EXERCISE OBJECTIVE: The answer must consist of every line from the data that holds the string "parameters".

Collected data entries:
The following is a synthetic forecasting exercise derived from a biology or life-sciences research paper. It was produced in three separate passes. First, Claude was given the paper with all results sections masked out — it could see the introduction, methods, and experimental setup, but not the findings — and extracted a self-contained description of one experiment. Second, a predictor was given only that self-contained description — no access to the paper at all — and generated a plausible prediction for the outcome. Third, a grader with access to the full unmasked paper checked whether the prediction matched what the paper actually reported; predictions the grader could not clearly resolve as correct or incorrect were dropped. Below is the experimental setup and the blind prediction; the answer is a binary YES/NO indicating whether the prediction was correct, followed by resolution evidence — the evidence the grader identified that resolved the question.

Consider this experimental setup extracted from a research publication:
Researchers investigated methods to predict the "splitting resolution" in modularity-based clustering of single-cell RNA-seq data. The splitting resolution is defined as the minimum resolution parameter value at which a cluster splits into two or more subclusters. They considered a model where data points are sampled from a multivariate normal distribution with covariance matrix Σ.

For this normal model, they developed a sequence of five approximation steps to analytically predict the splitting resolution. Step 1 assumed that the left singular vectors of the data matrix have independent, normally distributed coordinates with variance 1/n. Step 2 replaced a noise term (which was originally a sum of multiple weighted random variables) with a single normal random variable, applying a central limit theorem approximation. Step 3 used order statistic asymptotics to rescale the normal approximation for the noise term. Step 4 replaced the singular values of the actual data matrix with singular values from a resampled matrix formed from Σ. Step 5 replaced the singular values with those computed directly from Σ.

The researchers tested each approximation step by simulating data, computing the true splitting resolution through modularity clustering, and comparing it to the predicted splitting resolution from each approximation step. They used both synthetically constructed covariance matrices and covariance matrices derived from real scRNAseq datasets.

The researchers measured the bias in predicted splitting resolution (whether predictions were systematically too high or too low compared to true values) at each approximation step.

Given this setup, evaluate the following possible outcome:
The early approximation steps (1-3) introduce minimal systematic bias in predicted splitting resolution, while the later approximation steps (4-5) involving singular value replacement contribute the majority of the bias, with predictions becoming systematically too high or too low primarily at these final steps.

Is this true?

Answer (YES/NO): NO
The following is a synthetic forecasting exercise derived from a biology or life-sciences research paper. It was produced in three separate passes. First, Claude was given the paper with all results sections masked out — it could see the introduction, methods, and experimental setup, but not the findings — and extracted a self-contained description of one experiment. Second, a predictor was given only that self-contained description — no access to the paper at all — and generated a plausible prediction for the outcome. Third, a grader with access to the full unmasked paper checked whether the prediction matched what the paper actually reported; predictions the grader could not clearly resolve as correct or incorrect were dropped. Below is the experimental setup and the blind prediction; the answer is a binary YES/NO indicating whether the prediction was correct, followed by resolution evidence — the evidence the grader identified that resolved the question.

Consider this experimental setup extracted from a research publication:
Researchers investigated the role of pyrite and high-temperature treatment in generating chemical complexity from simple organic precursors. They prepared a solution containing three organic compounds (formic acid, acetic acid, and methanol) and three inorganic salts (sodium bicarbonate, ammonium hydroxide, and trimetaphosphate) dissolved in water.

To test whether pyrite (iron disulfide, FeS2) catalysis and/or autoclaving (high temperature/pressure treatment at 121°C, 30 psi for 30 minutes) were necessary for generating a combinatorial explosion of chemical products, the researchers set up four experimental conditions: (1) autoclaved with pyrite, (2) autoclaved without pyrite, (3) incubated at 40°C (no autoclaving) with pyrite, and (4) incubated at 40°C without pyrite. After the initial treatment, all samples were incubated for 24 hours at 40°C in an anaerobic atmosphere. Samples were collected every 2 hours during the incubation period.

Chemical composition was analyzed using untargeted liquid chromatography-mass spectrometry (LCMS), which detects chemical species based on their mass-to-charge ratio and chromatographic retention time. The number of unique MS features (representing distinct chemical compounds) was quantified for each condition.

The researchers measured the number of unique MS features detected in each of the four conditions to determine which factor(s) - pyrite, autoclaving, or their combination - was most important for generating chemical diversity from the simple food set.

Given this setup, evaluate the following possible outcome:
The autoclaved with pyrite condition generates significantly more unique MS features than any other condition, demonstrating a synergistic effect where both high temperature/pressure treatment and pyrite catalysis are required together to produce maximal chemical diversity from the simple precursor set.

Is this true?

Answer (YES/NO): NO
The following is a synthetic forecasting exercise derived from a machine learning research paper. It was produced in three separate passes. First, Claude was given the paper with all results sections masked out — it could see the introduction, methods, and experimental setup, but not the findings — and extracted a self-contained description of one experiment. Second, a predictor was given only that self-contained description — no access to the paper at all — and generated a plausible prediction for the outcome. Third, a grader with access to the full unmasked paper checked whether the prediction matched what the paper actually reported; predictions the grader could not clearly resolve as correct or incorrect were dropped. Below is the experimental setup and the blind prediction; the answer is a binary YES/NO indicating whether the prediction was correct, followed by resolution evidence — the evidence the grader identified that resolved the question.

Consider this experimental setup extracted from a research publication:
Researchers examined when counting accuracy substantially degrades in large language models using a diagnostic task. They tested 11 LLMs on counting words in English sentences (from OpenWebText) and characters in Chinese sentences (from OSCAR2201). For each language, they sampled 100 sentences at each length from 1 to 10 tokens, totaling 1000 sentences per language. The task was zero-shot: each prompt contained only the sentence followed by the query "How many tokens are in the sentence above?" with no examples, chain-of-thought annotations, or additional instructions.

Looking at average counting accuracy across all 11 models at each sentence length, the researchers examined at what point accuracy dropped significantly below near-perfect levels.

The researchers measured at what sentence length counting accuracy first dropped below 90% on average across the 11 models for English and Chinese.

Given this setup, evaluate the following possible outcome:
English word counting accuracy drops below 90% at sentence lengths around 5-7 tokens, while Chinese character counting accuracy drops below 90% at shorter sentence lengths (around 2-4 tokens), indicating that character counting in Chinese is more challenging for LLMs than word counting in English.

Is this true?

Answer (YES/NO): NO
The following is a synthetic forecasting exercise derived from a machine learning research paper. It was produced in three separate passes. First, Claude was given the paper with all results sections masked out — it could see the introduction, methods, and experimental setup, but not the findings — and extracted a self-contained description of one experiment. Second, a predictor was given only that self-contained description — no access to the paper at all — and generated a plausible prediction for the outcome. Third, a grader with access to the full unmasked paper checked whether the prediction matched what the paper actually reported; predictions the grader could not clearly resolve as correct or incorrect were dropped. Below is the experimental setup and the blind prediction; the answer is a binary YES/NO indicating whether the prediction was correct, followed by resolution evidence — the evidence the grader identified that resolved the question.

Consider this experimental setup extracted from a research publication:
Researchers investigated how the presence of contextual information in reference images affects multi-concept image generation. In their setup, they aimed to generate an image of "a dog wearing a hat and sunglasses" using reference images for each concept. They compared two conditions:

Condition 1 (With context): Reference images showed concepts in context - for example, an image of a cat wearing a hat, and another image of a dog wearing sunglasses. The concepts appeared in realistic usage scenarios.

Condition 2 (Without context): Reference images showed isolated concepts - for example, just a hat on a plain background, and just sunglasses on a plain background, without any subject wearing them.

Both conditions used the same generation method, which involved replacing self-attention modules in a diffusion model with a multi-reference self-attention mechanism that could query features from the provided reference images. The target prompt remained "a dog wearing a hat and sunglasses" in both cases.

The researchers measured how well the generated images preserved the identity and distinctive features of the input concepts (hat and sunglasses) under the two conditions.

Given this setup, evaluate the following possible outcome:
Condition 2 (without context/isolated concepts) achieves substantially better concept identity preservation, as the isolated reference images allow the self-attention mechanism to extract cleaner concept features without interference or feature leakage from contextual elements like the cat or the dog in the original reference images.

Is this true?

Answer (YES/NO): NO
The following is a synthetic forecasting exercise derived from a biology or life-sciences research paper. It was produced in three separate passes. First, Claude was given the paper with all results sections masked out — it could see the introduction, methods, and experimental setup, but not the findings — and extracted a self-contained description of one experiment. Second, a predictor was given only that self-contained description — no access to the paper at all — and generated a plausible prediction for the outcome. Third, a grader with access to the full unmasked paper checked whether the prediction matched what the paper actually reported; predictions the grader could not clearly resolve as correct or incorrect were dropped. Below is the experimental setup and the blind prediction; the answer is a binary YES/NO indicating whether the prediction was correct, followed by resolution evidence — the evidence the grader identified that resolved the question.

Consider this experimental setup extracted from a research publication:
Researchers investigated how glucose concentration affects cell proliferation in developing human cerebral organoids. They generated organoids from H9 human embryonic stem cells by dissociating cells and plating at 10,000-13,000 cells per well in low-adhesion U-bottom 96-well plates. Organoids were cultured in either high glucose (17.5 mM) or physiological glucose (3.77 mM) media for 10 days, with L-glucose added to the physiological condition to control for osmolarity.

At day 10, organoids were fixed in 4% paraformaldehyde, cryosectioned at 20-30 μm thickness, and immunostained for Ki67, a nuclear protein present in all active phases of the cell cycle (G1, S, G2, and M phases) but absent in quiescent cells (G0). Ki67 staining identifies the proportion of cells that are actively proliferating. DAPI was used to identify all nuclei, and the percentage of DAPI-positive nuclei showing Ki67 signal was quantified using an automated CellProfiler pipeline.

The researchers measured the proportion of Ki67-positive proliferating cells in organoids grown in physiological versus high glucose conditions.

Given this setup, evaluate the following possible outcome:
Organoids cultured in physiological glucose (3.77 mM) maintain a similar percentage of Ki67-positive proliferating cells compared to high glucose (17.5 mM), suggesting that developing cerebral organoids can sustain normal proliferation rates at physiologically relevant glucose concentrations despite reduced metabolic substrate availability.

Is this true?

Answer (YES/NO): NO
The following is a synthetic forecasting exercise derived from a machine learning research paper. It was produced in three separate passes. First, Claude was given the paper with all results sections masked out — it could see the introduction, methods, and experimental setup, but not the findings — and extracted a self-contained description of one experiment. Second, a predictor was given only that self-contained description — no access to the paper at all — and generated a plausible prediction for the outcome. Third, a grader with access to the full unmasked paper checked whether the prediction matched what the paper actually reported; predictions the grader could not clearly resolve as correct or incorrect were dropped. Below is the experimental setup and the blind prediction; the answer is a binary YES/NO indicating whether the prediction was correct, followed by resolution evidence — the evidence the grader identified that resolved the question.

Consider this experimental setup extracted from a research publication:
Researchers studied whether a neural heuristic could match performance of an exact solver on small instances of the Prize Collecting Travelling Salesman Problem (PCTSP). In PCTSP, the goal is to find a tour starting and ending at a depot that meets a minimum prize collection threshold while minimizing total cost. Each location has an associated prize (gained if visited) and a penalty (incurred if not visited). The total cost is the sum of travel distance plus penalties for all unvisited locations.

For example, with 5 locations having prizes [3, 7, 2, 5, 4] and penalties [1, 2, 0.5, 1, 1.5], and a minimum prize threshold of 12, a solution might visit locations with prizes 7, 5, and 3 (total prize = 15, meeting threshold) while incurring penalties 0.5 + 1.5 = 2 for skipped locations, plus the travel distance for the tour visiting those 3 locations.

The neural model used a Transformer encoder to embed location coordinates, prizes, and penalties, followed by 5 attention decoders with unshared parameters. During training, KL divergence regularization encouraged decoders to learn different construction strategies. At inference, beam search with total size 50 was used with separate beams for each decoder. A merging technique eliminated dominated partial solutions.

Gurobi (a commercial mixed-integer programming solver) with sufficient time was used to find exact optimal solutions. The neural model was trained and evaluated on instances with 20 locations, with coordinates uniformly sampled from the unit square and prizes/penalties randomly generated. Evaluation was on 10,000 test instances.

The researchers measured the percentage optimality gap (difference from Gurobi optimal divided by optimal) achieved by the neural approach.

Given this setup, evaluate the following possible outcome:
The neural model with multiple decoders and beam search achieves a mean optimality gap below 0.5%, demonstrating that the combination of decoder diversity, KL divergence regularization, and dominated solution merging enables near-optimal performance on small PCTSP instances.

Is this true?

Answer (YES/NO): YES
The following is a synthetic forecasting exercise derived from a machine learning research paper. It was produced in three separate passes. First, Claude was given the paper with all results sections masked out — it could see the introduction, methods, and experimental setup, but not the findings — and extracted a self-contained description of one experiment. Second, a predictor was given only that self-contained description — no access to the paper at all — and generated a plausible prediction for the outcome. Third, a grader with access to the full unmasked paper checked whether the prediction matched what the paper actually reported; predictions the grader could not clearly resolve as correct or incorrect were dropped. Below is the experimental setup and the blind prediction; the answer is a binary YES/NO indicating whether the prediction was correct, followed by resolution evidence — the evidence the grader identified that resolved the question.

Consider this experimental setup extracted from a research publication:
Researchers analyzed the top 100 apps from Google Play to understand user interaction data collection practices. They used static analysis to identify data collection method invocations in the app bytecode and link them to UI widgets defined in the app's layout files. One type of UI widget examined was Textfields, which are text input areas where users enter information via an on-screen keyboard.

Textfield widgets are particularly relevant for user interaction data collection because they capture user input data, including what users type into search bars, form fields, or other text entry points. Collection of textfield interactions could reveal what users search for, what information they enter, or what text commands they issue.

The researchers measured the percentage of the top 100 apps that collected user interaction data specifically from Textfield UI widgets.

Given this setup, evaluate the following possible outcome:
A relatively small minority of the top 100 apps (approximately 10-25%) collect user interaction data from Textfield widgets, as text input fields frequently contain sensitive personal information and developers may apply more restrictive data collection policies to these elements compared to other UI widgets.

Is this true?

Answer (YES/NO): NO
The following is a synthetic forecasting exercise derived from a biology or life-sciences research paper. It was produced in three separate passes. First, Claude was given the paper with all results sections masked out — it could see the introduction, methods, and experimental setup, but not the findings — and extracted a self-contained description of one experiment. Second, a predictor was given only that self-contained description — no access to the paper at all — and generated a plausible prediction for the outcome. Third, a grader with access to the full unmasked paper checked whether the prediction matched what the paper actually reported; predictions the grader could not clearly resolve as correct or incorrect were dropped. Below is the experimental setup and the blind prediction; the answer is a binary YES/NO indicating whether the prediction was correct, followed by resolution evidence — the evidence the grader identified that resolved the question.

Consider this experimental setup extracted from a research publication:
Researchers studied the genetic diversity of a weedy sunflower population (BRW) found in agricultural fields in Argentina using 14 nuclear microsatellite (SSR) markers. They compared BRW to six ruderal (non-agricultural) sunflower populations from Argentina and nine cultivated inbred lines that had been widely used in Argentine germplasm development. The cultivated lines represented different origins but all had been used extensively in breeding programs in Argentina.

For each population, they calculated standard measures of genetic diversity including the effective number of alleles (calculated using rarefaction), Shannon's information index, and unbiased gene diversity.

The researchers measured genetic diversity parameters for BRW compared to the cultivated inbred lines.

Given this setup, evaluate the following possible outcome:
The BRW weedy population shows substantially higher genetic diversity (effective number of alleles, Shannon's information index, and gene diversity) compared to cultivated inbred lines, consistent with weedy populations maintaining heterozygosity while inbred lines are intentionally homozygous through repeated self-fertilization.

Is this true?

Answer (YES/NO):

PROBLEM SOLUTION:
The neural model used a Transformer encoder to embed location coordinates, prizes, and penalties, followed by 5 attention decoders with unshared parameters. During training, KL divergence regularization encouraged decoders to learn different construction strategies. At inference, beam search with total size 50 was used with separate beams for each decoder. A merging technique eliminated dominated partial solutions.
The researchers measured genetic diversity parameters for BRW compared to the cultivated inbred lines.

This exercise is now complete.